***** Excerpt
Producing this sound was hard on the trumpeter. The trumpeter gripped me tightly by the throat, usually with both hands, and with a firm kiss issued the requisite number of blasts to convey pharaoh’s bidding. This took skill and stamina; in fact, the Greeks later made trumpeting an Olympic sport.
Because I needed to be with Tut wherever he traveled, in peace and in war, I required a wooden insert to protect me from dents and other damage. This body double, called a core or stopper, preserved my shape during the busy nine years of my pharaoh’s reign, and for the 33 centuries since. Painted red, blue and green to appear also as a lotus, this core is removed only when I am called upon to speak for pharaoh. In some Egyptian artwork, the trumpeter can be seen cradling the stopper under his arm while blowing the horn itself. Given my long tubular construction, I am ironically a fragile thing of power—as one of your bumbling modern musicians can personally attest. You will soon learn that after what he did to me, I am lucky to be alive.
Many of you would shudder at all I have seen and signaled. Imagine pharaoh’s palace, filled with people, all answering to my every call. Picture grand processions marshaling under my orders. Contemplate the thunderous ranks of the god-king’s army as it wheeled at my whim. I sounded off at the center of it all, at a time when Egypt was the envy of the world. With me at his side, Tutankhamun restored to pre-eminence the ancestral gods of the Nile after the experiment of his predecessor Akhenaten, who had embraced monotheism. Egypt’s priests and generals found fresh hope in the reign of the boy-pharaoh whose potent voice I was. All seemed well.
Then, in a year now called 1323 BCE, I fell silent alongside my pharaoh. No one knows to this day exactly what illness or injury transformed Tut from living Horus to resurrected Osiris. The news that winter came as a terrible shock, since he had been idolized as the very image of youthful vitality in spite of his limp. Tutankhamun stood 1.7 meters tall, less than three times my own height, but he towered in the minds of his people. He smiled with unusually healthy teeth (a sheneb notices), and he enjoyed an adventurous if abbreviated life. Tut had a great fondness for chariots, and it is still rumored that a violent crash may have injured his left thigh and contributed to his death. No royal tomb was ready to receive him so young, thus attendants piled into a borrowed grave the treasures of this fallen teenager: six of his favorite chariots, eight fine shields, four swords and daggers, 50 bows and other weaponry. They also stacked boxes, beds and model boats. Clothing and cosmetics vied for space next to jewelry and jugs of wine. Even the two tiny mummies of Tut’s stillborn children were stowed inside the tomb. I, along with my brother, joined pharaoh in these cramped quarters—he in the antechamber, but I more prestigiously in the burial chamber, my mouthpiece oriented toward Tut.
**********
***** Given data
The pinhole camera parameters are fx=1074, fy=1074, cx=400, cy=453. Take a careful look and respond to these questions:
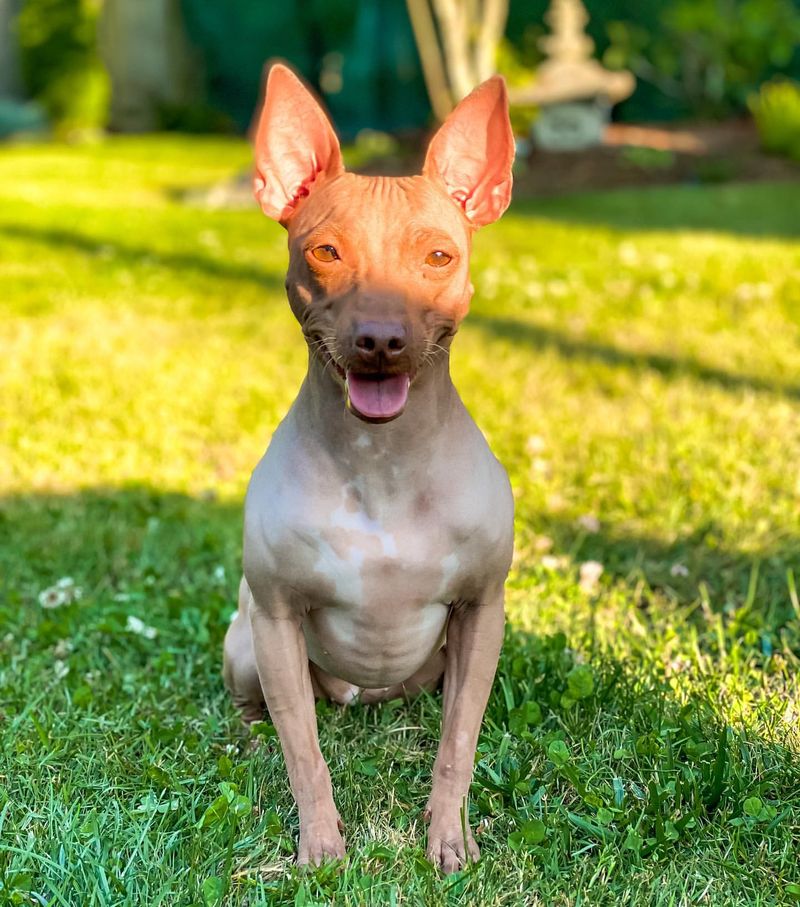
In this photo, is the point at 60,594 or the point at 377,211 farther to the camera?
**********
In the excerpt about Tutankhamun's trumpet, what is the wooden insert that protects the instrument from dents called? Rely only on the excerpt about Tutankhamun's trumpet for what follows.

It is called a core or stopper.